- Stored data entries:
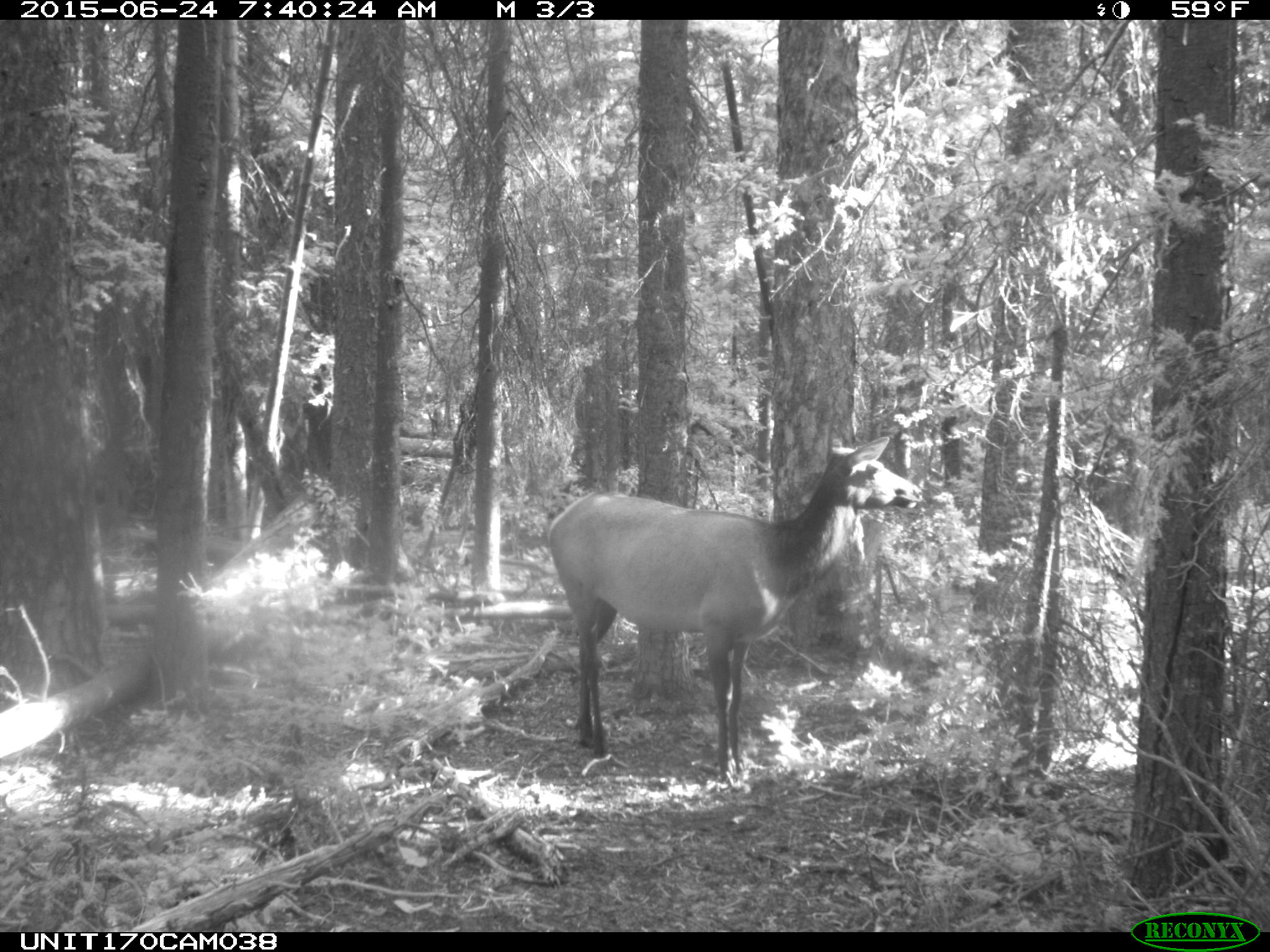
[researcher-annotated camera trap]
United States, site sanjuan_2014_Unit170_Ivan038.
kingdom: Animalia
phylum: Chordata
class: Mammalia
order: Artiodactyla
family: Cervidae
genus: Cervus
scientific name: Cervus elaphus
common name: red deer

- EXERCISE: What is needed is a word-for-word copy of the data above, free of any images.

- THE COMPLETED TASK:
[researcher-annotated camera trap]
United States, site sanjuan_2014_Unit170_Ivan038.
kingdom: Animalia
phylum: Chordata
class: Mammalia
order: Artiodactyla
family: Cervidae
genus: Cervus
scientific name: Cervus elaphus
common name: red deer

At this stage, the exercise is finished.